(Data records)

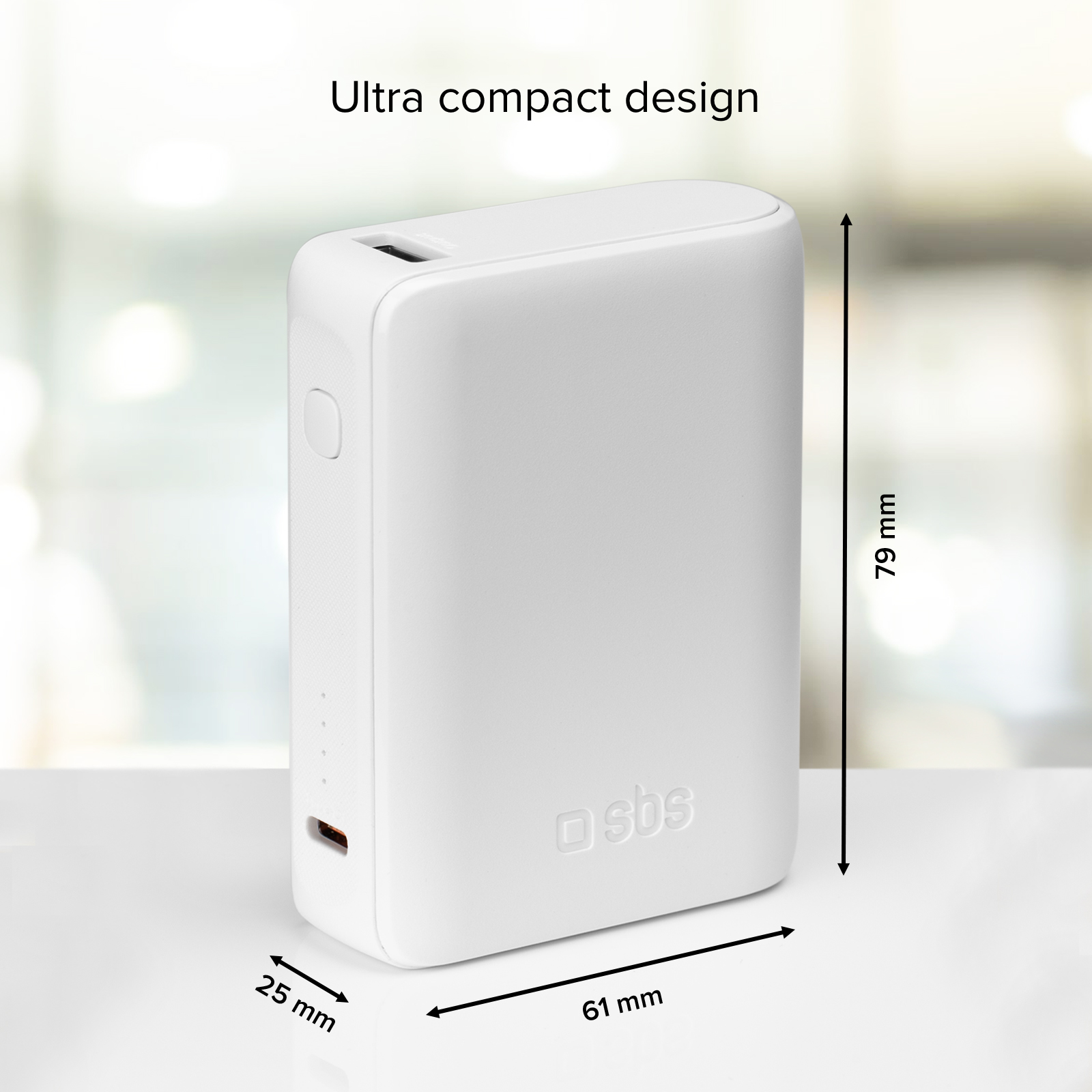 Ultra compact design

79 mm

sbs

25 mm

61 mm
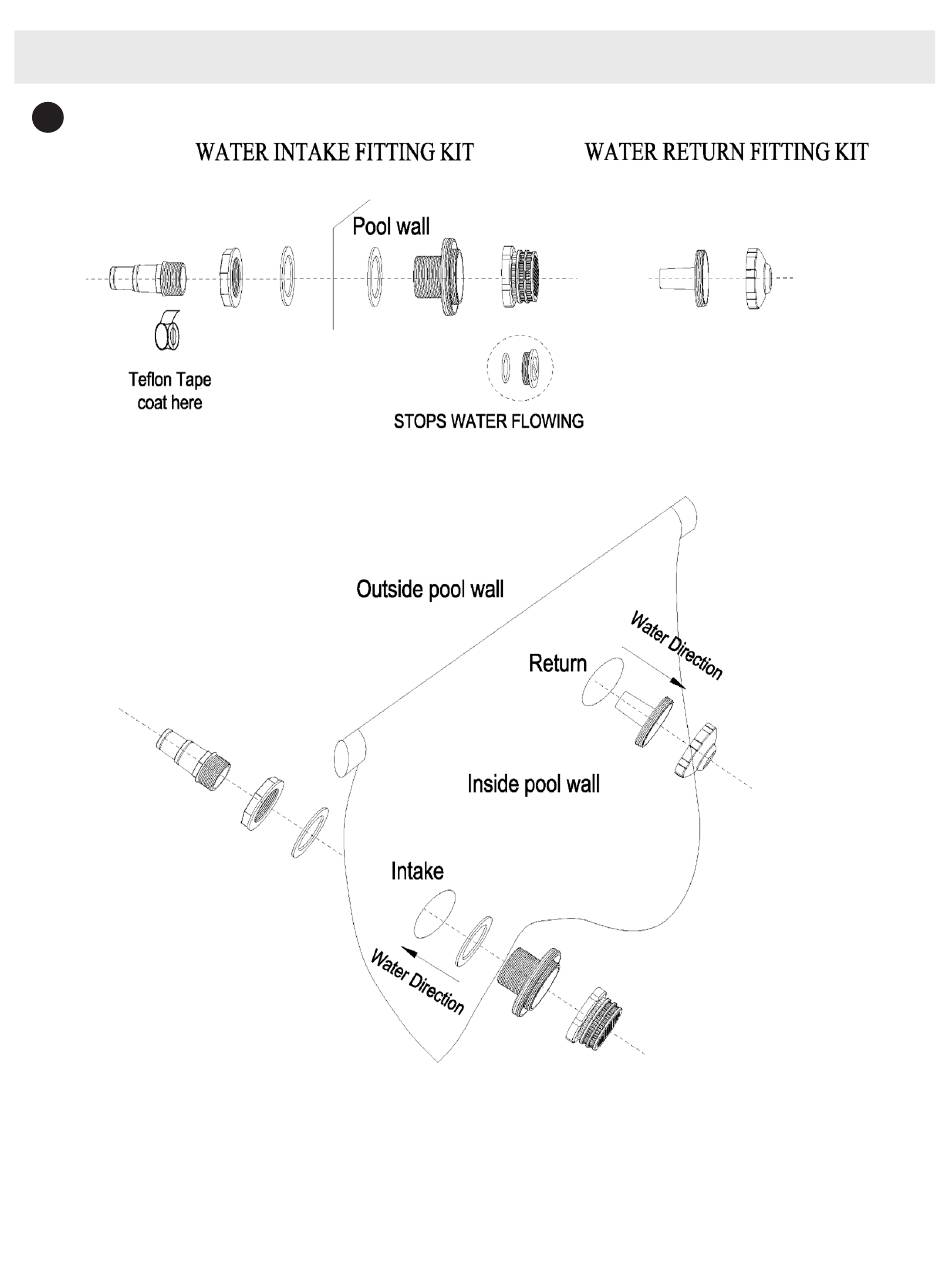 WATER INTAKE FITTING KIT

WATER RETURN FITTING KIT

Pool wall

Teflon Tape coat here

STOPS WATER FLOWING

Outside pool wall

Water Direction

Return

Inside pool wall

Intake

Water Direction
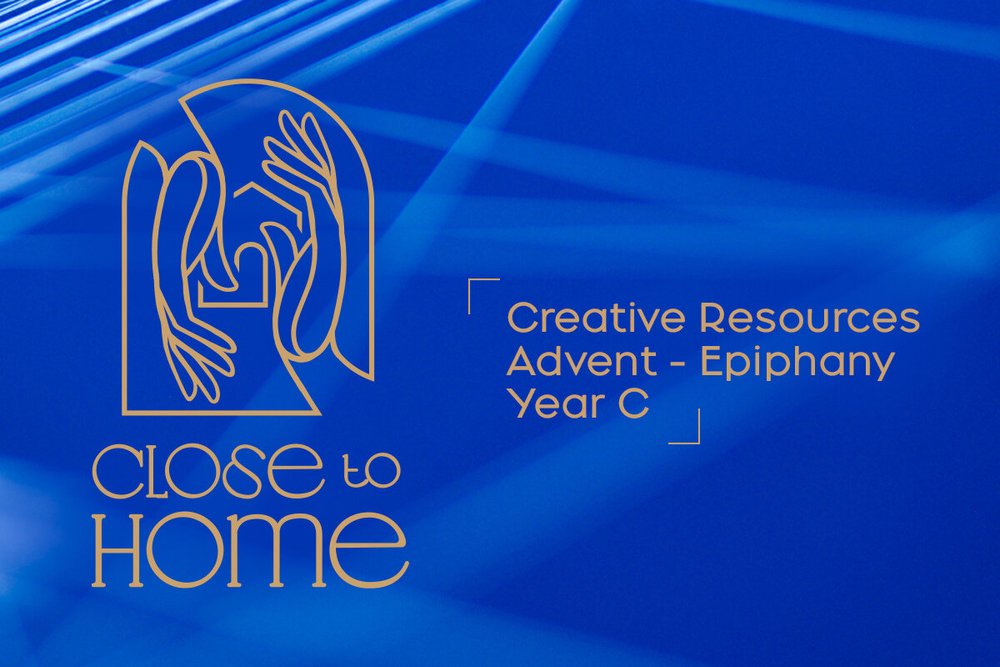 CLOSE to HOME

Creative Resources
Advent - Epiphany
Year C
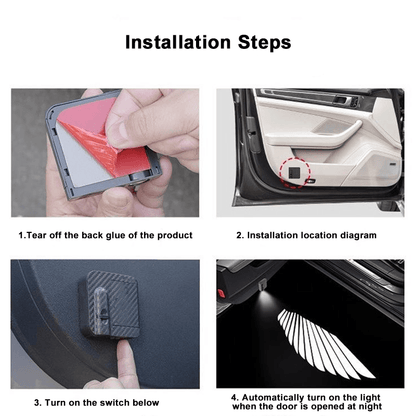 Installation Steps

1.Tear off the back glue of the product

2. Installation location diagram

3. Turn on the switch below

4. Automatically turn on the light when the door is opened at night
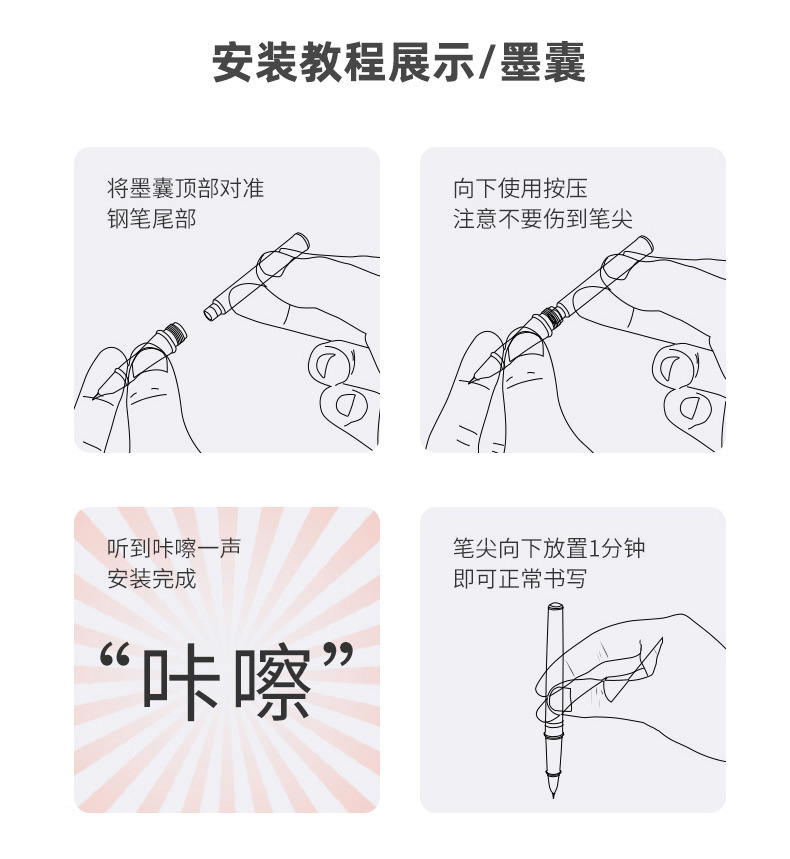 安装教程展示/墨囊

将墨囊顶部对准
钢笔尾部

向下使用按压
注意不要伤到笔尖

听到咔嚓一声
安装完成

“咔嚓”

笔尖向下放置1分钟
即可正常书写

→ Problem to work on
Copy exactly the lines from the line containing "Installation Steps" through the last line of the records above, both included, and leave out any pictures.

→ Expected answer
 Installation Steps

1.Tear off the back glue of the product

2. Installation location diagram

3. Turn on the switch below

4. Automatically turn on the light when the door is opened at night
 安装教程展示/墨囊

将墨囊顶部对准
钢笔尾部

向下使用按压
注意不要伤到笔尖

听到咔嚓一声
安装完成

“咔嚓”

笔尖向下放置1分钟
即可正常书写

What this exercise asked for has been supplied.